*Document*
[BEGIN]

Monday, July 17, 2023

Chapter 15.1 - Mean Deviation

In the previous section, we saw range and it's limitations. In this section, we will see mean deviation.

Mean deviation

This can be written in steps:
1. Mean deviation is: “mean (average) of the deviations”.
   ♦ So first we have to calculate the deviations.
   ♦ Then we calculate the mean of those deviations.
2. How do we calculate the deviations?
The answer can be written in 3 steps:
(i) First write down the value of the central tendency.
• The central tendency to be used, can be either mean or median.
• That central tendency number is represented by the letter ‘a’.
(ii) The values in the data can be represented using the letter ‘x’
• Pick the first value (x1) in the data. Calculate (x1 - a) for that value.
• This (x1 - a) is the deviation of the first value.
(iii) In this way, we must calculate the deviation for all values in the data.    
3. Once all the deviations are calculated, we must find the sum of those deviations.
• This sum, when divided by the number of observations (n = ∑fi) will give the mean deviation.
4. Let us calculate the mean deviation for the batsmen A  and B.
• Let us use the mean as the central tendency. So a = 53 for both A and B.
   ♦ We have to calculate (x-a), which is (x – 53).
   ♦ We have to calculate this (x-53) for all values.
• This is shown in table 15.4 (a) and (b) below:

5. Now we encounter a problem. It can be explained in two steps:
(i) We know that, mean deviation = $\frac{\sum{(x_i - 53)}}{\sum{f_i}}$
   ♦ Where (n = ∑fi) is the number of observations.
(ii) But the sum in the numerator works out to zero for both A and B.
• So the mean deviation will be zero for both A and B.
6. This situation is not unexpected. If we calculate the deviations in this way, the sum will be zero in all problems. Not just for A and B. The reason can be explained in 4 steps:
(i) In the fig.15.2(a) below, the red bars are the observations in a data. The mean of those observations is the one with the arrow mark.

Fig.15.2

• We see that:
   ♦ Some observations are smaller than the mean.
   ♦ Some observations are larger than the mean.
(ii) In fig.b, the yellow bars are the deviations of those observations which are smaller than the mean. These deviations will be -ve.    
(iii) Also in fig.b, the green bars are the deviations of those observations which are larger than the mean. These deviations will be +ve.
(iv) Now we calculate the sum of deviations:
   ♦ The sum of yellow bars
   ♦ will be equal to
   ♦ The sum of green bars.
• The yellow bars are -ve and green bars are +ve. So the total sum of all deviations will be zero.
7. So we have to apply a modification to the deviation. It can be written in 3 steps:
(i) By the term “deviation”, we are referring to the “difference from the central value”.
(ii) In fig.15.2(b) above, the lengths of the yellow bars are -ve deviations.
• But “lengths” are “distances”. They do not have signs.
   ♦ It is the magnitude of those lengths that matters.    ♦ There is no need to put the -ve signs.

[END]

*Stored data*
[BEGIN]

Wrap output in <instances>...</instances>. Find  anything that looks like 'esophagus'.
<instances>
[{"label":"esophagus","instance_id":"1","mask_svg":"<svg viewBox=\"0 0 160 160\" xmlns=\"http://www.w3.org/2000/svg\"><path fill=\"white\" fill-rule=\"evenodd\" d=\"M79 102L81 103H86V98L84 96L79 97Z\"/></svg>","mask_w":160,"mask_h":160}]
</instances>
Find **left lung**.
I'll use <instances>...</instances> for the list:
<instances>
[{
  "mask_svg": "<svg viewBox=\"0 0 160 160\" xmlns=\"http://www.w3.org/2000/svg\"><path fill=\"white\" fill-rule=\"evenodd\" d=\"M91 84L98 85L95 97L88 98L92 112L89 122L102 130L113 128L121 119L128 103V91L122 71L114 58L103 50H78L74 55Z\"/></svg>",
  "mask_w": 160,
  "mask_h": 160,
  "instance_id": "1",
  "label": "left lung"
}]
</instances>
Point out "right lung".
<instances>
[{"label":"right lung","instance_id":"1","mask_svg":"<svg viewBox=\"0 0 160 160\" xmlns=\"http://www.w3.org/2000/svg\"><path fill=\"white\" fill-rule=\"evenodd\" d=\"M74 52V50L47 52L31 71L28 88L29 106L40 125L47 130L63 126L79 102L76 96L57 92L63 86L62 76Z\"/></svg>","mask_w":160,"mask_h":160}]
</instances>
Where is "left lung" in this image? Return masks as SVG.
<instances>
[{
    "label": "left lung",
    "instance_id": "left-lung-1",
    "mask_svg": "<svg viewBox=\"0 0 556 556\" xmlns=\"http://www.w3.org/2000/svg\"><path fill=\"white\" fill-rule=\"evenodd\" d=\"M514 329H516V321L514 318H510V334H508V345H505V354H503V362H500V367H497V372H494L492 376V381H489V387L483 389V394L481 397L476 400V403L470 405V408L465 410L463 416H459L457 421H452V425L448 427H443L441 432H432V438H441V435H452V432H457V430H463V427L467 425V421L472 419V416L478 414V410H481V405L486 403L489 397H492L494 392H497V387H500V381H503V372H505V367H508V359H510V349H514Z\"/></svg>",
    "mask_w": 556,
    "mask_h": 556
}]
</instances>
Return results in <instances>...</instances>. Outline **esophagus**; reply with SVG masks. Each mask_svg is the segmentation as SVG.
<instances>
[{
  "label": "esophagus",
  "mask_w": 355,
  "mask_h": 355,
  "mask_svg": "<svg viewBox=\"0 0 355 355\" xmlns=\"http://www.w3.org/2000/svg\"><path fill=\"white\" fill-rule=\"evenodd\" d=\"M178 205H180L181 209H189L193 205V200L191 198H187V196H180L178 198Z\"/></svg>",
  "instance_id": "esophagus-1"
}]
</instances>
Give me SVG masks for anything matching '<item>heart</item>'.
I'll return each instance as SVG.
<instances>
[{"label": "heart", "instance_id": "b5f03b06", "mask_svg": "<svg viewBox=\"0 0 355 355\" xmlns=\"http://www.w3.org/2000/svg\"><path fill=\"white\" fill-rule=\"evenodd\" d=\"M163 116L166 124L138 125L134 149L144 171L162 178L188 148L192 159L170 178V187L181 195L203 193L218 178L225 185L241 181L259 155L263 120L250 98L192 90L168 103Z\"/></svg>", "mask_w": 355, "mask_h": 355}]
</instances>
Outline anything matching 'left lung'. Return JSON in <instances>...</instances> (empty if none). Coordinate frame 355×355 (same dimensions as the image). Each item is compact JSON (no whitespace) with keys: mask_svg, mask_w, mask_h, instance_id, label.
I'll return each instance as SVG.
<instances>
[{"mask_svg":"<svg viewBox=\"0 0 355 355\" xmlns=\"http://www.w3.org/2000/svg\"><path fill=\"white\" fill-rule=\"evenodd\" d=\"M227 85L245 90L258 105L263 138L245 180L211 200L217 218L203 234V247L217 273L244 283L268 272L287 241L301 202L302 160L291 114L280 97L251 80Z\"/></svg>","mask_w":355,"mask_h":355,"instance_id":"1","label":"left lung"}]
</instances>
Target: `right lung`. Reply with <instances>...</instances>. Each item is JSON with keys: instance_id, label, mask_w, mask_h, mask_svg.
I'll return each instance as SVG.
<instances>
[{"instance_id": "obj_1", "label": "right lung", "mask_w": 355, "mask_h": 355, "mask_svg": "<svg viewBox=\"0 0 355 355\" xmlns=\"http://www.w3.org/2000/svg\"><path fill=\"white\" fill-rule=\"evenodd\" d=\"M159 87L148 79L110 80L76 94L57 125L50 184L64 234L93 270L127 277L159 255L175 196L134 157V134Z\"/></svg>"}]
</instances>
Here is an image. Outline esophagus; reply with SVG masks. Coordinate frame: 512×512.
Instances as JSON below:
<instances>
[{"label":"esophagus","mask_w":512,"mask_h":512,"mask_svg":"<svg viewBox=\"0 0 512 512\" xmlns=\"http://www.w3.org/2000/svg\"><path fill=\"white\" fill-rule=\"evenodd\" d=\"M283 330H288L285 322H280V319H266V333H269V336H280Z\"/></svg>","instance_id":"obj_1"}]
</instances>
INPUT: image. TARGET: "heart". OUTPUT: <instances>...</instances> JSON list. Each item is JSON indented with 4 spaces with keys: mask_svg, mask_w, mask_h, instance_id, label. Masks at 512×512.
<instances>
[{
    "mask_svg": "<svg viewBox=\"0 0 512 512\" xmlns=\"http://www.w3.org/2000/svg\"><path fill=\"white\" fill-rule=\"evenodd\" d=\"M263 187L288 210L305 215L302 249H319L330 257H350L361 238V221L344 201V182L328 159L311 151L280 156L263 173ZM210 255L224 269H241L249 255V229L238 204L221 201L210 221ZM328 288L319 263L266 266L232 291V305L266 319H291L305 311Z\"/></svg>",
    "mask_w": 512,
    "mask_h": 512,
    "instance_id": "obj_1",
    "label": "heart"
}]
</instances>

[END]

*To do*
- a) Answer these questions using the chapter on mean deviation:
(i) Which letter stands for the central tendency number?
(ii) What value of a is used for both batsmen A and B?
(iii) In fig.15.2(b), what color are the bars for the deviations of observations larger than the mean?
- b) Name every bar color mentioned in the chapter on mean deviation.
- c) Pull out the stretch of the chapter on mean deviation from "(ii) The values" through "53 for both A and B.".

*Results of the exercise*
- a)
(i) The letter ‘a’.
(ii) a = 53.
(iii) Green.

- b) Red, yellow, green

- c)
(ii) The values in the data can be represented using the letter ‘x’
• Pick the first value (x1) in the data. Calculate (x1 - a) for that value.
• This (x1 - a) is the deviation of the first value.
(iii) In this way, we must calculate the deviation for all values in the data.    
3. Once all the deviations are calculated, we must find the sum of those deviations.
• This sum, when divided by the number of observations (n = ∑fi) will give the mean deviation.
4. Let us calculate the mean deviation for the batsmen A  and B.
• Let us use the mean as the central tendency. So a = 53 for both A and B.